[TEXT EXCERPT]
- OR-5 is Lean D open seat: Chavez-DeRemer (R) departed for Labor Secretary — D+1/Biden+4 district with a 9-pt CDR personal brand advantage that vanishes without her on the ballot
- CDR won in 2022 and 2024 as a unique pro-union Republican who co-sponsored the PRO Act — that bipartisan positioning cannot be replicated by a standard GOP successor
- Clackamas County southern Portland suburbs + Salem corridor: college-educated suburban voters trending D; growing Hispanic population in Woodburn area favors D
- D+6 environment + open seat + Biden+4 PVI = heavy Democratic structural advantage — Democrats projected to flip this seat back with minimal incumbent headwinds
OR-5 Electoral History: The Chavez-DeRemer Exception
| Year | Presidential | House Winner | Margin | Notes |
|---|---|---|---|---|
| 2018 | n/a | Kurt Schrader (D) | D+9 | Schrader personal brand |
| 2020 | Biden +4 | Schrader (D) | D+5 | Redrawn district |
| 2022 | n/a | Chavez-DeRemer (R) | R+2.1 | Post-redistricting D primary split |
| 2024 | Trump +0.8 | Chavez-DeRemer (R) | R+5.3 | Strong personal brand |
| 2026 | n/a | Open seat | Lean D | CDR departed for Cabinet |
District Geography: Three Political Zones in OR-5
| Area | Share of District Vote | 2024 Presidential | Key Issues |
|---|---|---|---|
| Clackamas County suburbs (Lake Oswego, Milwaukie, Gladstone) | ~45% | Lean D / split | Cost of living, school quality, property taxes |
| Marion / Polk Counties (Salem metro, Willamette Valley) | ~35% | Slight R | Agriculture, immigration, small business |
| Rural central Oregon (Deschutes fringe, Cascade Range) | ~20% | R+15 to R+25 | Timber, public land access, gun rights |
The district’s electoral math is driven by the Clackamas County suburbs. If a Democrat wins Clackamas by 8+ points (matching Biden’s 2020 suburban performance) while holding Salem-area losses to single digits, they win the seat comfortably. Chavez-DeRemer won by limiting her Clackamas deficit and running up strong rural numbers. A generic Republican cannot replicate that formula.

[INPUT DATA]
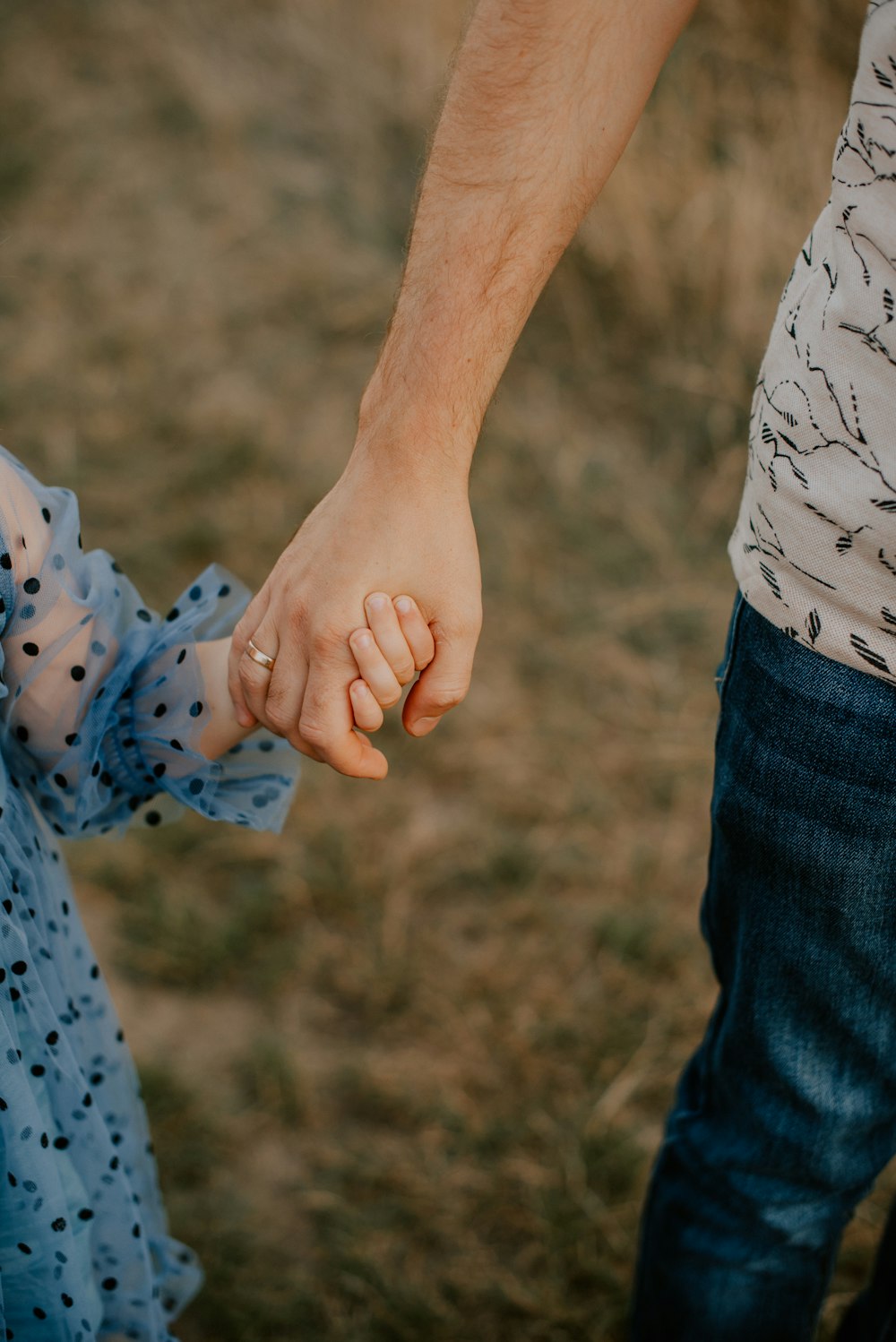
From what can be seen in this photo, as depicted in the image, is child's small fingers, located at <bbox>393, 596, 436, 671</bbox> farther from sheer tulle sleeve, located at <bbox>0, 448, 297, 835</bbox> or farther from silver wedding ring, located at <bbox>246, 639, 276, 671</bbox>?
sheer tulle sleeve, located at <bbox>0, 448, 297, 835</bbox>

[QUESTIONS ON THE MATERIAL]
A) In the OR-5 district analysis, what share of the district vote do the Clackamas County suburbs make up?
B) Write a continuation of the OR-5 district analysis, starting right after its last sentence.
You can set the material aside.

[RESULTS OF THE EXERCISE]
A) About 45%.

B)
Republican Field: Finding the Next Chavez-DeRemer
Chavez-DeRemer’s cross-partisan profile — Latina, pro-union on the PRO Act, moderate on healthcare, strong on small business — was specifically calibrated for OR-5’s electorate. She was one of only three House Republicans to back the PRO Act, a stance that neutralized union household opposition. Replicating this template is difficult for candidates who come from the district’s more conservative Republican base.
The NRCC has flagged OR-5 as a hold target, but without a clear top-tier candidate announcement as of early 2026, the playing field tilts Democratic. Republican recruitment focus has shifted to candidates with name recognition in Salem or from the Clackamas County business community — the most promising base for a crossover candidate.
Bottom line: this is a D+1 PVI district with Biden +4 fundamentals entering an election cycle with D+6 national headwinds. Even a strong Republican candidate faces a 6–8 point structural disadvantage before campaigning begins. OR-5 is among the most likely Republican-to-Democrat flips of 2026.
Democratic Candidates and Strategy
With Chavez-DeRemer gone, Democrats have recruited from the state legislature and the Portland metro political infrastructure. The DCCC has flagged OR-5 as a top-tier pickup opportunity given the combination of Biden-winning fundamentals, open-seat dynamics, and favorable national environment.
Key Democratic strategic assets include: strong college-educated suburban voter base in Clackamas County, growing Hispanic electorate in the Willamette Valley corridor, and union infrastructure through Oregon AFL-CIO affiliates. The 2022 and 2024 Democratic losses were primarily attributable to candidate quality gaps — a problem now corrected with stronger 2026 recruitment.
Republicans need to find a candidate with Chavez-DeRemer’s specific cross-partisan appeal — pro-union, moderate-appearing, with deep local roots. That profile is difficult to replicate. A standard conservative Republican candidate in a D+1 district with D+6 national headwinds faces long odds.
Issue Environment in OR-5
Oregon is a laboratory for progressive state policy: paid family leave, affordable housing initiatives, and drug decriminalization (now reversed) have all been state-level debates. In OR-5 specifically, the Clackamas County suburban ring skews more moderate — voters here care about cost of living, small business climate, and school quality as much as national partisan issues.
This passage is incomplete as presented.